### TASK BRIEF
Keep the pictures out of the copy and print all the entries below exactly.

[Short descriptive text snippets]
^^^^^^^^^^^^^^^^

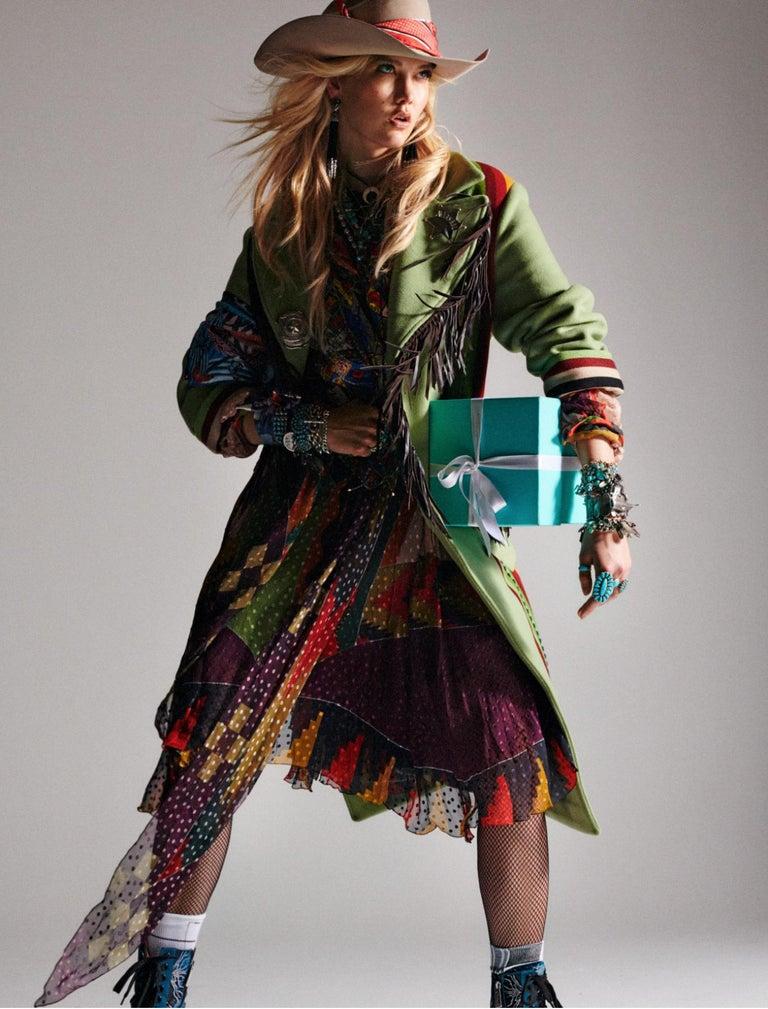 Women's Etro Runway Long Sleeve Multicolor Print Silk Midi Dress Size 42 For Sale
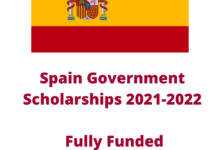 Photo of Spain Government Scholarships 2021-2022 – Fully Funded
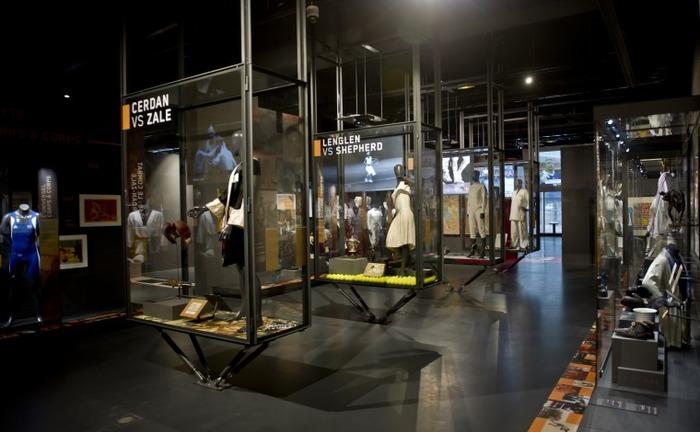 Journées du patrimoine 2019 - Visite guidée de l'exposition permanente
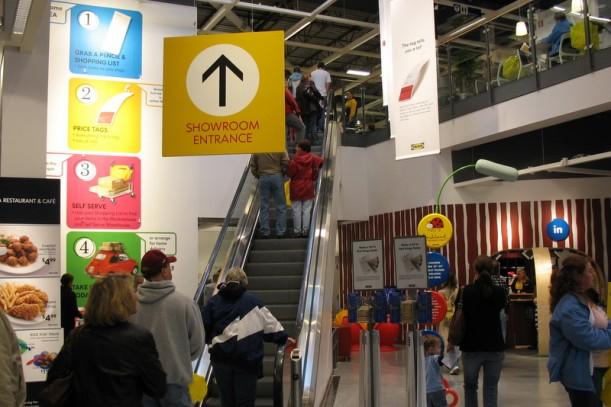 Inside IKEA store grand opening (12)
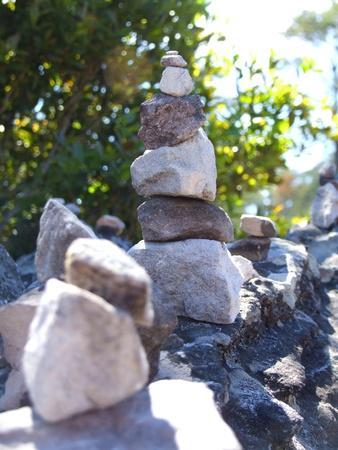 stone,national kradung,Thailand Stock Photo - 11997232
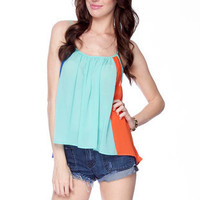Color Chief Tank Top in Blue :: tobi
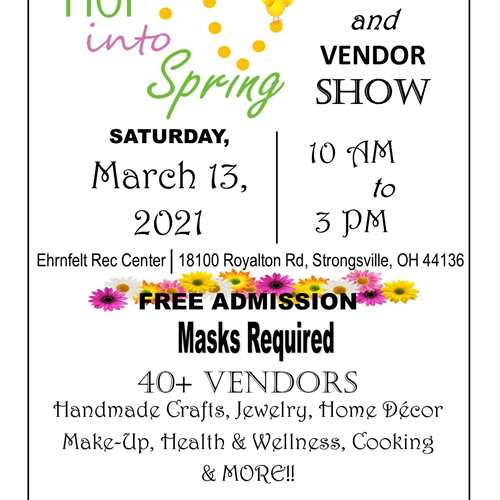 Hop into Spring Craft & Vendor Show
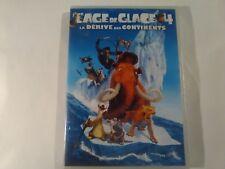 DVD - L' AGE DE GLACE 4 - LA DERIVE DES CONTINENTS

^^^^^^^^^^^^^^^^

### RESPONSE BELOW
 Women's Etro Runway Long Sleeve Multicolor Print Silk Midi Dress Size 42 For Sale
 Photo of Spain Government Scholarships 2021-2022 – Fully Funded
 Journées du patrimoine 2019 - Visite guidée de l'exposition permanente
 Inside IKEA store grand opening (12)
 stone,national kradung,Thailand Stock Photo - 11997232
Color Chief Tank Top in Blue :: tobi
 Hop into Spring Craft & Vendor Show
 DVD - L' AGE DE GLACE 4 - LA DERIVE DES CONTINENTS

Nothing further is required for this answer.